**SOURCE**
Social media platforms enable users to share diverse types of information,
including geolocation data that captures their movement patterns. Such
geolocation data can be leveraged to reconstruct the trajectory of a user's
visited Points of Interest (POIs). A key requirement in numerous applications
is the ability to measure the similarity between such trajectories, as this
facilitates the retrieval of trajectories that are similar to a given reference
trajectory. This is the main focus of our work. Existing methods predominantly
rely on applying a similarity function to each candidate trajectory to identify
those that are sufficiently similar. However, this approach becomes
computationally expensive when dealing with large-scale datasets. To mitigate
this challenge, we propose TISIS, an efficient method that uses trajectory
indexing to quickly find similar trajectories that share common POIs in the
same order. Furthermore, to account for scenarios where POIs in trajectories
may not exactly match but are contextually similar, we introduce TISIS*, a
variant of TISIS that incorporates POI embeddings. This extension allows for
more comprehensive retrieval of similar trajectories by considering semantic
similarities between POIs, beyond mere exact matches. Extensive experimental
evaluations demonstrate that the proposed approach significantly outperforms a
baseline method based on the well-known Longest Common SubSequence (LCSS)
algorithm, yielding substantial performance improvements across various
real-world datasets.

**GOAL 1**
Pick out every line of the entries that contains the string "right", with case counting.

**GIVEN RECORDS**
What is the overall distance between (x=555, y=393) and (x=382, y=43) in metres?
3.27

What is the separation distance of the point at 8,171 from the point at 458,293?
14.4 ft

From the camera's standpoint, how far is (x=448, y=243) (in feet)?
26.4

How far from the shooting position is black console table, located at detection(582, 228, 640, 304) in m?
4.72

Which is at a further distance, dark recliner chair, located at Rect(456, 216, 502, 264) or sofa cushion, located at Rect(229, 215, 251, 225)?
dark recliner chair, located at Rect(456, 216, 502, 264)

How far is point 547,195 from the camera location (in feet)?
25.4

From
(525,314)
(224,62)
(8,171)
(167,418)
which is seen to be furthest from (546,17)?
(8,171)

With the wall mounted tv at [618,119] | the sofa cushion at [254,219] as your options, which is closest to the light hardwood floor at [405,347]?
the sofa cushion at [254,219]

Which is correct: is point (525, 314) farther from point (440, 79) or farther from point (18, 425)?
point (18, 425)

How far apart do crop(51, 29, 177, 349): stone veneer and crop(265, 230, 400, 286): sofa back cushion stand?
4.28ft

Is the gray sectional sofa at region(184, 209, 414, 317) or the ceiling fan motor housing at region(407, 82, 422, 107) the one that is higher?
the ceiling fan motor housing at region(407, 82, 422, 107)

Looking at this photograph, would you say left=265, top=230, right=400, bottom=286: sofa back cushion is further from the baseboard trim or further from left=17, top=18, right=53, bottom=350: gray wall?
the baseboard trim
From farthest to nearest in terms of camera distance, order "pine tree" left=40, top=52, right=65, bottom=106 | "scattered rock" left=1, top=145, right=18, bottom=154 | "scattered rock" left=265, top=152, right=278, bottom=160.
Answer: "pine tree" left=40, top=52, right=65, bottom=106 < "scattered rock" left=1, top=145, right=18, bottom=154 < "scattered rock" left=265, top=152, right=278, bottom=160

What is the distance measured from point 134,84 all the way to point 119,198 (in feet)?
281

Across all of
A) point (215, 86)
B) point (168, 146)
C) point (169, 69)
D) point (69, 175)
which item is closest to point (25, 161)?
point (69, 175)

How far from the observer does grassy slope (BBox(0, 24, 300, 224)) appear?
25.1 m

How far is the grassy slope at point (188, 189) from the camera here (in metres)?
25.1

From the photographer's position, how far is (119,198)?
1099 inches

**GOAL 2**
For each statement, state whether it agrees with the passage on trajectory similarity. Answer yes or no, and quote the deciding words of the passage exactly. (a) TISIS* incorporates POI embeddings. (b) Existing methods become cheaper to run as datasets grow large. (c) TISIS finds similar trajectories that share common POIs in any order.

**TASK OUTPUT 1**
Looking at this photograph, would you say left=265, top=230, right=400, bottom=286: sofa back cushion is further from the baseboard trim or further from left=17, top=18, right=53, bottom=350: gray wall?
From farthest to nearest in terms of camera distance, order "pine tree" left=40, top=52, right=65, bottom=106 | "scattered rock" left=1, top=145, right=18, bottom=154 | "scattered rock" left=265, top=152, right=278, bottom=160.
Answer: "pine tree" left=40, top=52, right=65, bottom=106 < "scattered rock" left=1, top=145, right=18, bottom=154 < "scattered rock" left=265, top=152, right=278, bottom=160

**TASK OUTPUT 2**
(a) Yes: "a variant of TISIS that incorporates POI embeddings"
(b) No: "this approach becomes computationally expensive when dealing with large-scale datasets"
(c) No: "share common POIs in the same order"